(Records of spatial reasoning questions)
# # # # # # #

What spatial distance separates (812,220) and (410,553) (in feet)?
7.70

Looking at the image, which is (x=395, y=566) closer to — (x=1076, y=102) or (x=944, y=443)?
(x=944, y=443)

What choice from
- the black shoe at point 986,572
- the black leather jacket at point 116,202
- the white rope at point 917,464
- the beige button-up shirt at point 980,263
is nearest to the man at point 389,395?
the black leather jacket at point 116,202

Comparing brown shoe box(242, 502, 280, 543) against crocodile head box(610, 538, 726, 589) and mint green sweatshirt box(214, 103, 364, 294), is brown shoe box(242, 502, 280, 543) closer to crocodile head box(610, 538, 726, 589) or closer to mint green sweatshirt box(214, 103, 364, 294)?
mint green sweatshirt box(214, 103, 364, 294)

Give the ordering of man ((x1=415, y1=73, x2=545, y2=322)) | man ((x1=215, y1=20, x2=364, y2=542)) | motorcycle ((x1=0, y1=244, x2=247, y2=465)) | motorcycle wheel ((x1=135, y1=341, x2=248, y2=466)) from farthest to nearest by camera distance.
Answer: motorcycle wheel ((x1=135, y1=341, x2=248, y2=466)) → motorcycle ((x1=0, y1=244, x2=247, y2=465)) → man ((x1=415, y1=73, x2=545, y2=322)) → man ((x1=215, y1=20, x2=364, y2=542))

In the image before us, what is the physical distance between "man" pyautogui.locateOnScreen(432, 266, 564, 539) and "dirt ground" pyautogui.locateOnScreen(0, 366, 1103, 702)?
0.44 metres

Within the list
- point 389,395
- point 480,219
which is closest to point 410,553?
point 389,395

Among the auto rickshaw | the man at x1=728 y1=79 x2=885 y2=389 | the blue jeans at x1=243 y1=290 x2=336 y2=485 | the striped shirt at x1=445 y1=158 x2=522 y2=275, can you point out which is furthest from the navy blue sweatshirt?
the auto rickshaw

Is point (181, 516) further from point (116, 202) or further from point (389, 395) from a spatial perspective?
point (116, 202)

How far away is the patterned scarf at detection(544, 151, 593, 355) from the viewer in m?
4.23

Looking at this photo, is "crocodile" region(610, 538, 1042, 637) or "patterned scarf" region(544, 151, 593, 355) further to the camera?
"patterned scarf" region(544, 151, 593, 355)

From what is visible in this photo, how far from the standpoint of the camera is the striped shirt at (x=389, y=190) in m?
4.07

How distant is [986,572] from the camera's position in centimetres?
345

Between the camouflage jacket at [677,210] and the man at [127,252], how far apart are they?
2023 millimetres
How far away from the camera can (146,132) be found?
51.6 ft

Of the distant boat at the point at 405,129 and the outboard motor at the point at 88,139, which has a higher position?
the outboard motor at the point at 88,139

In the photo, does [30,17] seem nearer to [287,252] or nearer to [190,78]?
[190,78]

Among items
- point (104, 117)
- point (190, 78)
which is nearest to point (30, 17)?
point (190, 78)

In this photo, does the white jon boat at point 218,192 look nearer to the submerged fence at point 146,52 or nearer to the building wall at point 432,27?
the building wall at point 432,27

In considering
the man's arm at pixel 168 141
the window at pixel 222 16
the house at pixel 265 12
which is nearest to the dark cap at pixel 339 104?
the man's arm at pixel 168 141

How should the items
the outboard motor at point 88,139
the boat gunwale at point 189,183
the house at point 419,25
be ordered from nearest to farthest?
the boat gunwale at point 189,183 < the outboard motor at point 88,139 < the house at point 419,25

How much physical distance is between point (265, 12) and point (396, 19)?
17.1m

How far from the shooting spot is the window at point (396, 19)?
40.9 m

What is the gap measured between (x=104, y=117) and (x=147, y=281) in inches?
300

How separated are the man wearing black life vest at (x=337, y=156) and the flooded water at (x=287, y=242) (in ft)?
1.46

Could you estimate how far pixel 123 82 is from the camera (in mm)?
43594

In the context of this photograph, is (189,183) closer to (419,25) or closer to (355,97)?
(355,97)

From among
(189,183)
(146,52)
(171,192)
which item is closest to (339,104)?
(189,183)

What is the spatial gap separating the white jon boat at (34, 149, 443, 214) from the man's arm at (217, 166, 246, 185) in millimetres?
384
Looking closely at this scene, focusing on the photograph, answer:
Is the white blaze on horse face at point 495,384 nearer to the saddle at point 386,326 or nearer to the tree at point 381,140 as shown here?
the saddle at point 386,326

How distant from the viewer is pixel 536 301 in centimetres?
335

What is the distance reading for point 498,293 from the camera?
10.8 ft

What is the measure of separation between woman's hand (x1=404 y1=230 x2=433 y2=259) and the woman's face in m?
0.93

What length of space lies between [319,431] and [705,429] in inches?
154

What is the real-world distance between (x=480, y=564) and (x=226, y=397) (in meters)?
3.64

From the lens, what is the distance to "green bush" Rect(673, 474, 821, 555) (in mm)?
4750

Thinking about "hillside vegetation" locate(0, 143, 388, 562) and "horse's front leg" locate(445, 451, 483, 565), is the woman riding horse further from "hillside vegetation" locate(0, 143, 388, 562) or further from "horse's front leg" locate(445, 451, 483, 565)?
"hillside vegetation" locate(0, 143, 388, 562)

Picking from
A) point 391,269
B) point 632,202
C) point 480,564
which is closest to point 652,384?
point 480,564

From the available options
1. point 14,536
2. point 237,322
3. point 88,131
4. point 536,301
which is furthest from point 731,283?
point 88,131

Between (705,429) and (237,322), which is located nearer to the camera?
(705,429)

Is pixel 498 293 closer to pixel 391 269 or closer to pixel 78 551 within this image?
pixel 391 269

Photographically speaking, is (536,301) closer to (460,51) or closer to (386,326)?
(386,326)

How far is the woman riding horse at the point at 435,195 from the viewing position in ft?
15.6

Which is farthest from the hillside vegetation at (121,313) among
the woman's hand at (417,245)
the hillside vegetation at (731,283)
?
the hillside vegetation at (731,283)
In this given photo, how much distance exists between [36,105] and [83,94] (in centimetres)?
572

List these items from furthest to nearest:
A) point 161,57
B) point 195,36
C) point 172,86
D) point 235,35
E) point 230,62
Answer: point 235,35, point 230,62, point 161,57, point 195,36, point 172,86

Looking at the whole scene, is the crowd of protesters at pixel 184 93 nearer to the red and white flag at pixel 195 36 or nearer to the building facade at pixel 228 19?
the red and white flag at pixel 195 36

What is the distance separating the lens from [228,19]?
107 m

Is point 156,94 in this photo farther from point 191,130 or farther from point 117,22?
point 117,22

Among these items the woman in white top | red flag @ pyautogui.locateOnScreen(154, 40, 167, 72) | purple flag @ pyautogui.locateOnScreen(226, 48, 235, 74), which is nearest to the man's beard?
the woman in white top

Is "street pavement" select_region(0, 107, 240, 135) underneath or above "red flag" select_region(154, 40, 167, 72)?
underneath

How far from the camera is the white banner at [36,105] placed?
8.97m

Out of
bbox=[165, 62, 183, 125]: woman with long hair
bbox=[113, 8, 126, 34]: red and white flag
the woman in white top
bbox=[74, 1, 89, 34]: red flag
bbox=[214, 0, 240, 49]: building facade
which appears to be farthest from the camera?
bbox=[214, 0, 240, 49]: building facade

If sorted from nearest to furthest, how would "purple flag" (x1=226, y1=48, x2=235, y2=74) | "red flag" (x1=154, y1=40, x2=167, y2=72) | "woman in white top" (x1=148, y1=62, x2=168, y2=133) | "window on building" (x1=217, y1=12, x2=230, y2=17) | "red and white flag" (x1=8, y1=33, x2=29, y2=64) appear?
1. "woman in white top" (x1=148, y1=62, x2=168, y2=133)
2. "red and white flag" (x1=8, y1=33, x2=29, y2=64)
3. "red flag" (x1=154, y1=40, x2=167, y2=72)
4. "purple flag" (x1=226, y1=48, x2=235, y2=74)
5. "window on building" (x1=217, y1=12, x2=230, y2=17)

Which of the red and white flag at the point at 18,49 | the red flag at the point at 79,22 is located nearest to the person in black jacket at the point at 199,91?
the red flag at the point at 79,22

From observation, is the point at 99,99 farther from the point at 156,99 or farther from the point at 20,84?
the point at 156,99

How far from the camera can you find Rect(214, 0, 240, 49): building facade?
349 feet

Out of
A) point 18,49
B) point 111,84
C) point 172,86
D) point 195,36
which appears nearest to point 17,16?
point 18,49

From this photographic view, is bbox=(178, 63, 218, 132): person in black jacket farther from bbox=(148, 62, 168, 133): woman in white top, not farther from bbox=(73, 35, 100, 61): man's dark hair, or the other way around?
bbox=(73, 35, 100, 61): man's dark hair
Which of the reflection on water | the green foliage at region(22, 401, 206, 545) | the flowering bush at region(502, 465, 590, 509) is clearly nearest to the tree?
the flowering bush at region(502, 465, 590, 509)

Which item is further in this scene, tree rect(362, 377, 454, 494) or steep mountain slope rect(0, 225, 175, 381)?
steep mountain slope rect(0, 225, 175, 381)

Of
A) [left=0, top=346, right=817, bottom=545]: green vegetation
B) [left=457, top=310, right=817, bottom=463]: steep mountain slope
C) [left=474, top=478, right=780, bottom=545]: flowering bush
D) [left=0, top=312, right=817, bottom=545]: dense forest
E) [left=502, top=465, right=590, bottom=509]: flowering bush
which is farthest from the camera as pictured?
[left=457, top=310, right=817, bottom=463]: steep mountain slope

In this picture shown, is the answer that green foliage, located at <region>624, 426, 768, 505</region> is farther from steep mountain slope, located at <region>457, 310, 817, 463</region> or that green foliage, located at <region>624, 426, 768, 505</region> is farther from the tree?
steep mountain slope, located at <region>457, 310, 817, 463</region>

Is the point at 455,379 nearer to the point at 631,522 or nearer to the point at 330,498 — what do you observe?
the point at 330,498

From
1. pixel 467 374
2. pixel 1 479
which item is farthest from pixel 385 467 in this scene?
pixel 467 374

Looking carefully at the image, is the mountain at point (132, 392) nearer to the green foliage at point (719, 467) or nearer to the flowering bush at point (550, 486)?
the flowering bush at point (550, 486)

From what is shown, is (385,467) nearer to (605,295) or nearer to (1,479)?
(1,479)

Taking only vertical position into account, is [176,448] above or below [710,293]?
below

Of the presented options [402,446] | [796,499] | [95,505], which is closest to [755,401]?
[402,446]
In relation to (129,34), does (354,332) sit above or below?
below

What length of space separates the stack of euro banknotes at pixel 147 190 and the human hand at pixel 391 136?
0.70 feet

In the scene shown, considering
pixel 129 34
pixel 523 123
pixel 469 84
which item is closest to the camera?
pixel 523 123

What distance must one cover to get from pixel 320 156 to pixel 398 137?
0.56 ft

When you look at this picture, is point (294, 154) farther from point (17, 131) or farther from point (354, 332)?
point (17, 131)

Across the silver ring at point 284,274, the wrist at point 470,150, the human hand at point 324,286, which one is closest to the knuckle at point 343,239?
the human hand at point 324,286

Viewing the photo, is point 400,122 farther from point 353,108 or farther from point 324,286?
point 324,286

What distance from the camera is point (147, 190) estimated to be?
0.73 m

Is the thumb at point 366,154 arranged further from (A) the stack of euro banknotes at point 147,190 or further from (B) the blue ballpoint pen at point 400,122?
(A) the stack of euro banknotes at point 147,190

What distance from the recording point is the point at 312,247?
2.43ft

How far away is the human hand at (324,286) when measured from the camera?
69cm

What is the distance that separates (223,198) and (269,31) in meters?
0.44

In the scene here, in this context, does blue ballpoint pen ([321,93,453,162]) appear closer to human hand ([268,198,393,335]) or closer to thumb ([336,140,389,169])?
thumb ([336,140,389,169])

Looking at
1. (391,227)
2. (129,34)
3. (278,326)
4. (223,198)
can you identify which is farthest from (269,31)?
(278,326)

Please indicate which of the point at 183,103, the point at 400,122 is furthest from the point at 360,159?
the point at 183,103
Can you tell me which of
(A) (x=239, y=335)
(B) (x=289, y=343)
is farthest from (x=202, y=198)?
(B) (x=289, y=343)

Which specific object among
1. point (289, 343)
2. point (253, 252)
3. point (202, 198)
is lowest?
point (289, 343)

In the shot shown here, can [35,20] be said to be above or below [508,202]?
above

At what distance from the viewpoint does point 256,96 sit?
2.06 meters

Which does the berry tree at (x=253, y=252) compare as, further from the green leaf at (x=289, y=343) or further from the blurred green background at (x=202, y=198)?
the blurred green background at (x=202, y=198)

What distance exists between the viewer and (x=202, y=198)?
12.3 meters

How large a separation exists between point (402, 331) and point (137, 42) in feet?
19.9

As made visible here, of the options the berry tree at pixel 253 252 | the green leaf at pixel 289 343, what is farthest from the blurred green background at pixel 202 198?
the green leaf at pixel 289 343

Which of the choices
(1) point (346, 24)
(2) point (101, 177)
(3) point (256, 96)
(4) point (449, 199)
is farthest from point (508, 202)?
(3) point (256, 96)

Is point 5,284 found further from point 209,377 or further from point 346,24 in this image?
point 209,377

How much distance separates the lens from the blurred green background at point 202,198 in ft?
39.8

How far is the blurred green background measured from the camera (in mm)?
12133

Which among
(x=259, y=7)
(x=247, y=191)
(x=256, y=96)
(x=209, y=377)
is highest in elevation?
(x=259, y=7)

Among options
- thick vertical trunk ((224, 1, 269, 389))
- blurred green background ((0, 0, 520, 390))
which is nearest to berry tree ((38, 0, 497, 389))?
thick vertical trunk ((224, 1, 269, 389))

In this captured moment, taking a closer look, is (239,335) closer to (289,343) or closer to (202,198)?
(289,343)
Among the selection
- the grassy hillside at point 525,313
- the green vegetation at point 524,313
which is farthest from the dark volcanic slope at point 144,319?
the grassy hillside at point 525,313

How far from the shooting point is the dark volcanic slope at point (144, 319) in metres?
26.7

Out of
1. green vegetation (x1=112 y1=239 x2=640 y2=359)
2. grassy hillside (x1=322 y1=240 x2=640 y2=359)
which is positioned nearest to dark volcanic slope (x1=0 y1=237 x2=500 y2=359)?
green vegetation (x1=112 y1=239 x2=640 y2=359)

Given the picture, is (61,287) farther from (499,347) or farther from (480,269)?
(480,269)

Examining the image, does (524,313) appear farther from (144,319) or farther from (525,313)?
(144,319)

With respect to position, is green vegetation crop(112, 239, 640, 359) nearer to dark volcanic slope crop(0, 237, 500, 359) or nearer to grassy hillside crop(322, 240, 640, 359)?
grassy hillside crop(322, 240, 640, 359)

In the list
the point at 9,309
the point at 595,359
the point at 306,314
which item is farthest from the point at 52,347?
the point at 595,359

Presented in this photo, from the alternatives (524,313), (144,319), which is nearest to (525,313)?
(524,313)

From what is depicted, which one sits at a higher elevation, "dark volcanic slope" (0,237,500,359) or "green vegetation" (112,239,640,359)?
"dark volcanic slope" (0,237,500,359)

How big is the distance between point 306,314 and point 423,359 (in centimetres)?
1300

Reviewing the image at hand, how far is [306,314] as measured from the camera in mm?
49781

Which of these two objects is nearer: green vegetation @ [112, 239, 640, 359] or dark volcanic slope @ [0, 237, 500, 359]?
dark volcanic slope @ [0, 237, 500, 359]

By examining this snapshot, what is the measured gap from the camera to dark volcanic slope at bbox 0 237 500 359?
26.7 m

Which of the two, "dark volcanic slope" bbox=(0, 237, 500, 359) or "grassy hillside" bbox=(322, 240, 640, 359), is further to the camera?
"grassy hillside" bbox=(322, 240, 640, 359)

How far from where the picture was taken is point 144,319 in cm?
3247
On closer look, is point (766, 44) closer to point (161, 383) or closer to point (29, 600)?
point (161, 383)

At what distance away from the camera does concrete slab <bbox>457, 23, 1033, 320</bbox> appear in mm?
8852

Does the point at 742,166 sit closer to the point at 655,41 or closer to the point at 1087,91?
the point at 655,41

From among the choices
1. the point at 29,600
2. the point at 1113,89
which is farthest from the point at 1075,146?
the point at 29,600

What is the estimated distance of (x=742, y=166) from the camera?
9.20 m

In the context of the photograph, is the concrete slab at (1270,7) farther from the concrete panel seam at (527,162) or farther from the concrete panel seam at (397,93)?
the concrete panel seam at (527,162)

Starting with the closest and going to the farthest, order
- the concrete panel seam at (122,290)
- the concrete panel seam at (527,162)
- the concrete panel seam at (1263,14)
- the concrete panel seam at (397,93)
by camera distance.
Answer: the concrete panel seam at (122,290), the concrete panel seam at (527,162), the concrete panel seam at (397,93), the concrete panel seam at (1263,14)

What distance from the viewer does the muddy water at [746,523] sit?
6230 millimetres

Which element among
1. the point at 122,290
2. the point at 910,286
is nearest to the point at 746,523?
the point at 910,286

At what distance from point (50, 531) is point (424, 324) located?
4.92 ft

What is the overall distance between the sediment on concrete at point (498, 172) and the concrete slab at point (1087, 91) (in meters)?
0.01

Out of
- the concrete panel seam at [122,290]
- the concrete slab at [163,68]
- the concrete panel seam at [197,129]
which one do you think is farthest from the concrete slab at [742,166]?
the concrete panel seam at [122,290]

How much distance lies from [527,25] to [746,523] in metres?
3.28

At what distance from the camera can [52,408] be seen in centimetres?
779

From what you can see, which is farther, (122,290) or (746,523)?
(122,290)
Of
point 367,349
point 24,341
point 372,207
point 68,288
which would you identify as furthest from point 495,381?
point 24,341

# # # # # # #

■ Description of the task:
Exactly as written, give again every line from the one containing "Does the point" through the last line of the material above, and no other lines.

■ Full answer:
Does the point at 742,166 sit closer to the point at 655,41 or closer to the point at 1087,91?
the point at 655,41

From among the choices
1. the point at 29,600
2. the point at 1113,89
which is farthest from the point at 1075,146?
the point at 29,600

What is the estimated distance of (x=742, y=166) from the camera?
9.20 m

In the context of the photograph, is the concrete slab at (1270,7) farther from the concrete panel seam at (527,162) or farther from the concrete panel seam at (397,93)?
the concrete panel seam at (527,162)

Starting with the closest and going to the farthest, order
- the concrete panel seam at (122,290)
- the concrete panel seam at (527,162)
- the concrete panel seam at (1263,14)
- the concrete panel seam at (397,93)
by camera distance.
Answer: the concrete panel seam at (122,290), the concrete panel seam at (527,162), the concrete panel seam at (397,93), the concrete panel seam at (1263,14)

What distance from the viewer does the muddy water at [746,523] sit?
6230 millimetres

Which element among
1. the point at 122,290
2. the point at 910,286
is nearest to the point at 746,523?
the point at 910,286

At what distance from point (50, 531) is point (424, 324) located?
4.92 ft

What is the overall distance between the sediment on concrete at point (498, 172) and the concrete slab at point (1087, 91) (in meters)?
0.01

Out of
- the concrete panel seam at [122,290]
- the concrete slab at [163,68]
- the concrete panel seam at [197,129]
which one do you think is farthest from the concrete slab at [742,166]?
the concrete panel seam at [122,290]

How much distance lies from [527,25] to [746,523] in metres?
3.28

At what distance from the camera can [52,408] be seen in centimetres?
779

From what you can see, which is farther, (122,290) or (746,523)?
(122,290)
Of
point 367,349
point 24,341
point 372,207
point 68,288
which would you identify as furthest from point 495,381?
point 24,341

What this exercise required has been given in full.